▶ **Short task A**
From the passage on St. Stephen, reproduce word for word the part starting with "By killing St." and going on through "Spirit, the Comforter.".
▶ **Short task B**
The opening paragraph of the passage on St. Stephen tells what was done against the Christians. List every action it names.

The glory and victory of Christianity and its rapid spread gave a rise to fear and envy among the Jewish leaders. They began to pursue the Christians, to arouse the simple Jewish people against them and to accuse them to the Roman authorities. The Jews seized Christians, threw them into prisons, and killed them.

The first one to suffer at the hands of the Jews in Jerusalem was St. Stephen, one of the first deacons. He is called the first martyr since he was the first among all tortured for Christ.

For preaching about the Saviour, the Jews cast him outside the city and began to stone him to death. He prayed saying, "Lord Jesus, receive my spirit," and then with the words, "Lord, do not hold this sin against them," he died.

By killing St. Stephen and many others of the faithful, the Jews were still not able to weaken faith in Christ. On the contrary, by doing this, they greatly kindled its spread among the inhabitants of Jerusalem. Because of the persecution, Christians dispersed into Judea, Samaria, and other countries; and everywhere they went, they preached about the Lord Saviour and His teaching. No power in the world could stop the victorious spread of Christianity, for faith in Christ is the true faith. The teaching of Christ is divine teaching, and life according to the faith and teaching of Christ is a true holy life, the Kingdom of God. The Heavenly Father strengthened the faithful, the Saviour was with them, and they were comforted by the Holy Spirit, the Comforter.

▶ **Raw data**

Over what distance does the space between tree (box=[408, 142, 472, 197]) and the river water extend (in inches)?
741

▶ **Problem solution A**
By killing St. Stephen and many others of the faithful, the Jews were still not able to weaken faith in Christ. On the contrary, by doing this, they greatly kindled its spread among the inhabitants of Jerusalem. Because of the persecution, Christians dispersed into Judea, Samaria, and other countries; and everywhere they went, they preached about the Lord Saviour and His teaching. No power in the world could stop the victorious spread of Christianity, for faith in Christ is the true faith. The teaching of Christ is divine teaching, and life according to the faith and teaching of Christ is a true holy life, the Kingdom of God. The Heavenly Father strengthened the faithful, the Saviour was with them, and they were comforted by the Holy Spirit, the Comforter.

▶ **Problem solution B**
- pursued the Christians
- aroused the simple Jewish people against them
- accused them to the Roman authorities
- seized Christians
- threw them into prisons
- killed them